Entscheidend für den Wert einer Garantie oder eines Zahlungsversprechens ist, dass sich daraus ein eigener, unmittelbarer Anspruch gegen den Kreditversicherer oder die Bank ableiten lässt. Dies ist bei einer Bestätigung einer Kredithöhe gewiss nicht der Fall. Hier lohnt es sich, den Text genau zu analysieren oder analysieren zu lassen und hartnäckig zu bleiben. Nicht selten wird versucht, durch immer neue Formulierungen die Pflichten des Garanten einzuschränken. Das Interesse der Kreditgeber ist es dabei, sich keinesfalls über die gewährte Kredithöhe hinaus zu verpflichten. Hier gilt es, einen langen Atem zu bewahren und eine Formulierung zu fordern, die eine eigene Verpflichtung des Kreditversicherers oder des Kreditinstituts bis zur vollen Höhe des Sicherungsbetrages hinreichend deutlich erkennen lässt.
Vielfach wird eine Garantie auch dahingehend beschränkt, dass eine Auszahlung zugesichert wird, solange und soweit das Darlehen noch werthaltig sei. Dies ist für den Auftragnehmer jedoch weder überprüfbar, noch sollte es von ihm akzeptiert werden. Da Darlehen regelmäßig maximal die geplante/kalkulierte Bausumme abdecken, besteht die Gefahr, dass spätestens am Ende der Maßnahme keine Werthaltigkeit mehr gegeben ist. Die Garantie ist dann ebenfalls nichts mehr wert.
Freigabepflicht
Ist die Sicherheit in ausreichender Art gestellt, entbindet dies den Auftraggeber nicht von der Verpflichtung, fällige Rechnungen – beispielsweise Abschlagsrechnungen – zu bezahlen. Damit verringert sich die noch verbleibende Vergütung, die der Auftragnehmer für das Bauvorhaben wird verlangen können. Stellen wir uns einen Dachbegrüner vor, der Begrünungsarbeiten im Wert von 1,0 Mio. EUR durchführen soll. Er verlangt eine Sicherheit über 1,1 Mio. EUR und erhält diese. Nach mehreren Abschlagszahlungen des Auftraggebers reduziert sich der voraussichtlich noch zu leistende Restbetrag auf nunmehr noch 200.000,00 EUR. Es fällt sofort auf, dass hier ein deutliches Missverhältnis entstanden ist. Der Dachbegrüner ist weiterhin mit 1,1 Mio. EUR für eine voraussichtliche Forderung von 200.000,00 EUR gesichert. Dies wäre tatsächlich übertrieben.
Aus diesen Gründen gebietet es bereits die Fairness, die Sicherheit bis auf einen Restbetrag freizugeben, der der noch offenen Restsumme zzgl. 10 % für etwaige Nebenforderungen entspricht. Nach der einschlägigen Rechtsprechung ist der Auftragnehmer zu einer solchen Freigabe auch rechtlich verpflichtet. Die Freigabeerklärung sollte gegenüber dem Bürgen und – nachrichtlich – gegenüber dem Auftraggeber erfolgen. Hierbei ist aus Auftragnehmersicht zwingend darauf zu achten, dass keine zu hohen Summen freigegeben werden. Er muss stets im Blick behalten, dass die noch auf den Auftraggeber zukommende Restvergütungspflicht abgesichert bleibt.

- Hinweise zu Aufgaben
A: Schreiben Sie den Abschnitt des Textauszugs zwischen „Aus diesen Gründen“ und „Restvergütungspflicht abgesichert bleibt.“ wörtlich ab, beide Stellen eingeschlossen.
B: Beantworten Sie zum Textauszug folgende Fragen:
(i) Zu welchem Zeitpunkt besteht laut Text spätestens die Gefahr, dass das Darlehen nicht mehr werthaltig ist?
(ii) Mit welchem Betrag ist der Dachbegrüner im Beispiel gesichert?
(iii) Welcher prozentuale Zuschlag auf die offene Restsumme wird für etwaige Nebenforderungen genannt?
Das Material steht in keinem Zusammenhang mit dem Textauszug.

- Auszug aus Daten
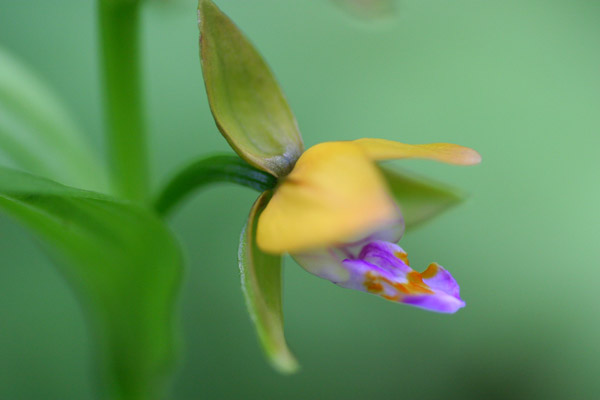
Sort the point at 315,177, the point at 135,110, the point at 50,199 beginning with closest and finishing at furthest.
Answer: the point at 315,177 < the point at 50,199 < the point at 135,110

- Ergebnisse je Aufgabe
A:
Aus diesen Gründen gebietet es bereits die Fairness, die Sicherheit bis auf einen Restbetrag freizugeben, der der noch offenen Restsumme zzgl. 10 % für etwaige Nebenforderungen entspricht. Nach der einschlägigen Rechtsprechung ist der Auftragnehmer zu einer solchen Freigabe auch rechtlich verpflichtet. Die Freigabeerklärung sollte gegenüber dem Bürgen und – nachrichtlich – gegenüber dem Auftraggeber erfolgen. Hierbei ist aus Auftragnehmersicht zwingend darauf zu achten, dass keine zu hohen Summen freigegeben werden. Er muss stets im Blick behalten, dass die noch auf den Auftraggeber zukommende Restvergütungspflicht abgesichert bleibt.

B:
(i) Spätestens am Ende der Maßnahme.
(ii) Mit 1,1 Mio. EUR.
(iii) 10 %.